What to produce | Write out every single entry exactly.

Spatial question records:
- - - - -

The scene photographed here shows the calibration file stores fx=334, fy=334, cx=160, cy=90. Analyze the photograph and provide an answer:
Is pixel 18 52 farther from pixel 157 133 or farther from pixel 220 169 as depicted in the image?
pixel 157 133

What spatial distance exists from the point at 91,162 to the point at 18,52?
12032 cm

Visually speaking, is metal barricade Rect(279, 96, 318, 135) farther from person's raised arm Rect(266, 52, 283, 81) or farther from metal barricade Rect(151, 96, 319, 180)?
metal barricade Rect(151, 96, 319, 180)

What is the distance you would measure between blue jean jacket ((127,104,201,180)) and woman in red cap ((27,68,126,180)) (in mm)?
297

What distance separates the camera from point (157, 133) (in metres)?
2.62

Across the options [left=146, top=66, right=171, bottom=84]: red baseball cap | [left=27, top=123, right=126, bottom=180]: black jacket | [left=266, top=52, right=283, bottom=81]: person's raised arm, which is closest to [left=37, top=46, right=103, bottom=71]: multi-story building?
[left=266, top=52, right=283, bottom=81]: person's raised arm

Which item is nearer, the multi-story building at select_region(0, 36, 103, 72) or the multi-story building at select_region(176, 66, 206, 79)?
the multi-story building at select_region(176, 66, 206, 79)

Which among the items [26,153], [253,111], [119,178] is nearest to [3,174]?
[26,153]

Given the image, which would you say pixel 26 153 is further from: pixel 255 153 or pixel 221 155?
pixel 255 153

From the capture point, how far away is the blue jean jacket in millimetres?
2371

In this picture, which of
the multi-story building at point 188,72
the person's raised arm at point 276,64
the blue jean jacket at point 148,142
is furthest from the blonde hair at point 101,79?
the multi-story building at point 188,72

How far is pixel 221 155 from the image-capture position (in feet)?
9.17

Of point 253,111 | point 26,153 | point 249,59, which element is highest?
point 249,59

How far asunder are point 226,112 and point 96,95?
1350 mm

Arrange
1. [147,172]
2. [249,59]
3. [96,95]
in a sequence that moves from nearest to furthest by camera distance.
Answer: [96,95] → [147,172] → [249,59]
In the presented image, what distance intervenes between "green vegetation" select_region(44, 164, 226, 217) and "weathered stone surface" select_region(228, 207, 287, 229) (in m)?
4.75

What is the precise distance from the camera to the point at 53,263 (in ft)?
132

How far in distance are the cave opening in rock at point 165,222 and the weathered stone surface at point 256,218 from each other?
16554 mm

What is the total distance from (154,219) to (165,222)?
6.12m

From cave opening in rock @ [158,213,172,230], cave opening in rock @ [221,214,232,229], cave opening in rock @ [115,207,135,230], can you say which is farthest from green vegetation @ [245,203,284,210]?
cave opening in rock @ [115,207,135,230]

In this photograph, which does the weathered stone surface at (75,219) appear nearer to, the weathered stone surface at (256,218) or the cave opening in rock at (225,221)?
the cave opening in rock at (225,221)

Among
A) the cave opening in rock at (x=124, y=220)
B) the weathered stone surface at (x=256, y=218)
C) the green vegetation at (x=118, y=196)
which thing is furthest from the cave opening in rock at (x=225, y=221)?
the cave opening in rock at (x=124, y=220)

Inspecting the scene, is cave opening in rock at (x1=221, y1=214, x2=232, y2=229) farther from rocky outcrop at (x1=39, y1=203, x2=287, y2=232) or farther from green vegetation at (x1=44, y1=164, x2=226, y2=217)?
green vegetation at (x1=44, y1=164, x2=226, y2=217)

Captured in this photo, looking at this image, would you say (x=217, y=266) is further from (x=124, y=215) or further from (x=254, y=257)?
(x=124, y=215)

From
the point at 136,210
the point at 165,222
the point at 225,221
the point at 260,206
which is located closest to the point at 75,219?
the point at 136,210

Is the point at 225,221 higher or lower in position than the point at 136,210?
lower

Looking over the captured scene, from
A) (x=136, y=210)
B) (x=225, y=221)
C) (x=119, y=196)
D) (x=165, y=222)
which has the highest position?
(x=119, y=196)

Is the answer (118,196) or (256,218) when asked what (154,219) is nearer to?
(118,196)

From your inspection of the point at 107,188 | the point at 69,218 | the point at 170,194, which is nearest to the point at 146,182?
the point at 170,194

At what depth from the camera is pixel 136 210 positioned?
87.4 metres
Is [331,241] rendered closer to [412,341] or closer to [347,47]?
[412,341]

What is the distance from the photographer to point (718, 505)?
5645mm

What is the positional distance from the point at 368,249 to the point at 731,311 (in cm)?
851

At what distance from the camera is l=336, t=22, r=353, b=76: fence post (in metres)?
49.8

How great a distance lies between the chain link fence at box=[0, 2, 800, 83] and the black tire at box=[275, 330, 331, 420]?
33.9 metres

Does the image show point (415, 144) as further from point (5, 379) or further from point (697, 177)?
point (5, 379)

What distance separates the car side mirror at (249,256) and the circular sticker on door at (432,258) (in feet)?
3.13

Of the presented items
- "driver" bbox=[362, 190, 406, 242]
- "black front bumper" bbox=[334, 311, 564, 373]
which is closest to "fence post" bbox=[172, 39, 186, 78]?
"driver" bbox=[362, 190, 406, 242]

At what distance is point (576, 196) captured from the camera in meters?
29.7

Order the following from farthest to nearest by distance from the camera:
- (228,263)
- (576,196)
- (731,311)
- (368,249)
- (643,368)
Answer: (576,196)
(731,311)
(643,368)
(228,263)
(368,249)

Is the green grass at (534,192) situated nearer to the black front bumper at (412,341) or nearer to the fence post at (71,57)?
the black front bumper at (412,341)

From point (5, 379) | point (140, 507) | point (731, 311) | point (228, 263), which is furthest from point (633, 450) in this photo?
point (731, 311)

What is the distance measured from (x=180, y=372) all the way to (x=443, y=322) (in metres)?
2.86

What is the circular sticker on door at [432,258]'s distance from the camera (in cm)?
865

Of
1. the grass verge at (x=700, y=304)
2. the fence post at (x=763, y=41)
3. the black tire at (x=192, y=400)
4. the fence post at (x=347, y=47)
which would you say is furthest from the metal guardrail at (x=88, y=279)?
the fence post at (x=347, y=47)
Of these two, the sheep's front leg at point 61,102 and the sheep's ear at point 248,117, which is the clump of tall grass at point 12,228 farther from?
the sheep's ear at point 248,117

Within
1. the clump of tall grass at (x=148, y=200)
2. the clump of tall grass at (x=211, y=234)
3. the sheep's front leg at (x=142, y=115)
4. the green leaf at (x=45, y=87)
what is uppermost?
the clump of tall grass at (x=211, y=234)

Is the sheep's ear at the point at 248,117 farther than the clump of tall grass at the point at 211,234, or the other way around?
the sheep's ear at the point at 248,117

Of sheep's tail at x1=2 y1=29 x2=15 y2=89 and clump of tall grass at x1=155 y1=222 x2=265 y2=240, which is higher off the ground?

- - - - -

Finished task |
The scene photographed here shows the calibration file stores fx=334, fy=334, cx=160, cy=90. Analyze the photograph and provide an answer:
Is pixel 18 52 farther from pixel 157 133 or farther from pixel 220 169 as depicted in the image?
pixel 157 133

What spatial distance exists from the point at 91,162 to the point at 18,52?
12032 cm

Visually speaking, is metal barricade Rect(279, 96, 318, 135) farther from person's raised arm Rect(266, 52, 283, 81) or farther from metal barricade Rect(151, 96, 319, 180)?
metal barricade Rect(151, 96, 319, 180)

What is the distance you would measure between blue jean jacket ((127,104,201,180)) and woman in red cap ((27,68,126,180)) (in mm)?
297

What distance separates the camera from point (157, 133) (in metres)?
2.62

Across the options [left=146, top=66, right=171, bottom=84]: red baseball cap | [left=27, top=123, right=126, bottom=180]: black jacket | [left=266, top=52, right=283, bottom=81]: person's raised arm, which is closest to [left=37, top=46, right=103, bottom=71]: multi-story building?
[left=266, top=52, right=283, bottom=81]: person's raised arm

Which item is nearer, the multi-story building at select_region(0, 36, 103, 72) or the multi-story building at select_region(176, 66, 206, 79)?
the multi-story building at select_region(176, 66, 206, 79)

Which among the items [26,153], [253,111], [119,178] is nearest to [3,174]?
[26,153]

Given the image, which would you say pixel 26 153 is further from: pixel 255 153 or pixel 221 155?
pixel 255 153

From the capture point, how far away is the blue jean jacket in millimetres?
2371

In this picture, which of
the multi-story building at point 188,72
the person's raised arm at point 276,64
the blue jean jacket at point 148,142
is furthest from the blonde hair at point 101,79?
the multi-story building at point 188,72

How far is pixel 221 155 from the image-capture position (in feet)?
9.17

Of point 253,111 | point 26,153 | point 249,59, which element is highest?
point 249,59

How far asunder are point 226,112 and point 96,95?
1350 mm

Arrange
1. [147,172]
2. [249,59]
3. [96,95]
in a sequence that moves from nearest to furthest by camera distance.
Answer: [96,95] → [147,172] → [249,59]
In the presented image, what distance intervenes between "green vegetation" select_region(44, 164, 226, 217) and "weathered stone surface" select_region(228, 207, 287, 229) (in m)?
4.75

What is the precise distance from the camera to the point at 53,263 (in ft)?
132

How far in distance are the cave opening in rock at point 165,222 and the weathered stone surface at point 256,218 from each other?
16554 mm

What is the total distance from (154,219) to (165,222)?
6.12m

From cave opening in rock @ [158,213,172,230], cave opening in rock @ [221,214,232,229], cave opening in rock @ [115,207,135,230], can you say which is farthest from green vegetation @ [245,203,284,210]?
cave opening in rock @ [115,207,135,230]

In this photograph, which does the weathered stone surface at (75,219) appear nearer to, the weathered stone surface at (256,218) or the cave opening in rock at (225,221)?
the cave opening in rock at (225,221)

Among
A) the cave opening in rock at (x=124, y=220)
B) the weathered stone surface at (x=256, y=218)
C) the green vegetation at (x=118, y=196)
which thing is furthest from the cave opening in rock at (x=225, y=221)?
the cave opening in rock at (x=124, y=220)

Inspecting the scene, is cave opening in rock at (x1=221, y1=214, x2=232, y2=229) farther from rocky outcrop at (x1=39, y1=203, x2=287, y2=232) or farther from green vegetation at (x1=44, y1=164, x2=226, y2=217)?
green vegetation at (x1=44, y1=164, x2=226, y2=217)

Captured in this photo, looking at this image, would you say (x=217, y=266) is further from (x=124, y=215) or further from (x=254, y=257)?
(x=124, y=215)

From
the point at 136,210
the point at 165,222
the point at 225,221
the point at 260,206
which is located closest to the point at 75,219?
the point at 136,210

Is the point at 225,221 higher or lower in position than the point at 136,210?
lower

Looking over the captured scene, from
A) (x=136, y=210)
B) (x=225, y=221)
C) (x=119, y=196)
D) (x=165, y=222)
which has the highest position?
(x=119, y=196)

Is the answer (118,196) or (256,218) when asked what (154,219) is nearer to?
(118,196)

From your inspection of the point at 107,188 | the point at 69,218 | the point at 170,194, which is nearest to the point at 146,182?
the point at 170,194

At what depth from the camera is pixel 136 210 positioned?
87.4 metres
Is [331,241] rendered closer to [412,341] or closer to [347,47]?
[412,341]

What is the distance from the photographer to point (718, 505)?
5645mm

What is the positional distance from the point at 368,249 to the point at 731,311 (in cm)?
851

At what distance from the camera is l=336, t=22, r=353, b=76: fence post (in metres)?
49.8

How great a distance lies between the chain link fence at box=[0, 2, 800, 83] and the black tire at box=[275, 330, 331, 420]?
33.9 metres

Does the image show point (415, 144) as further from point (5, 379) or further from point (697, 177)?
point (5, 379)

What distance separates the car side mirror at (249,256) and the circular sticker on door at (432,258) (in feet)?
3.13

Of the presented items
- "driver" bbox=[362, 190, 406, 242]
- "black front bumper" bbox=[334, 311, 564, 373]
which is closest to "fence post" bbox=[172, 39, 186, 78]?
"driver" bbox=[362, 190, 406, 242]

At what distance is point (576, 196) captured from the camera in meters?
29.7

Order the following from farthest to nearest by distance from the camera:
- (228,263)
- (576,196)
- (731,311)
- (368,249)
- (643,368)
Answer: (576,196)
(731,311)
(643,368)
(228,263)
(368,249)

Is the green grass at (534,192) situated nearer to the black front bumper at (412,341) or nearer to the fence post at (71,57)?
the black front bumper at (412,341)

From point (5, 379) | point (140, 507) | point (731, 311) | point (228, 263), which is furthest from point (633, 450) in this photo?
point (731, 311)

What is the distance measured from (x=180, y=372) all the way to (x=443, y=322) (in metres)?
2.86

What is the circular sticker on door at [432,258]'s distance from the camera (in cm)?
865

Of
1. the grass verge at (x=700, y=304)
2. the fence post at (x=763, y=41)
3. the black tire at (x=192, y=400)
4. the fence post at (x=347, y=47)
which would you say is furthest from the metal guardrail at (x=88, y=279)?
the fence post at (x=347, y=47)
Of these two, the sheep's front leg at point 61,102 and the sheep's ear at point 248,117, which is the clump of tall grass at point 12,228 farther from?
the sheep's ear at point 248,117

Within
1. the clump of tall grass at (x=148, y=200)
2. the clump of tall grass at (x=211, y=234)
3. the sheep's front leg at (x=142, y=115)
4. the green leaf at (x=45, y=87)
what is uppermost?
the clump of tall grass at (x=211, y=234)

Is the sheep's ear at the point at 248,117 farther than the clump of tall grass at the point at 211,234, or the other way around?
the sheep's ear at the point at 248,117

Of sheep's tail at x1=2 y1=29 x2=15 y2=89 and clump of tall grass at x1=155 y1=222 x2=265 y2=240, which is higher off the ground?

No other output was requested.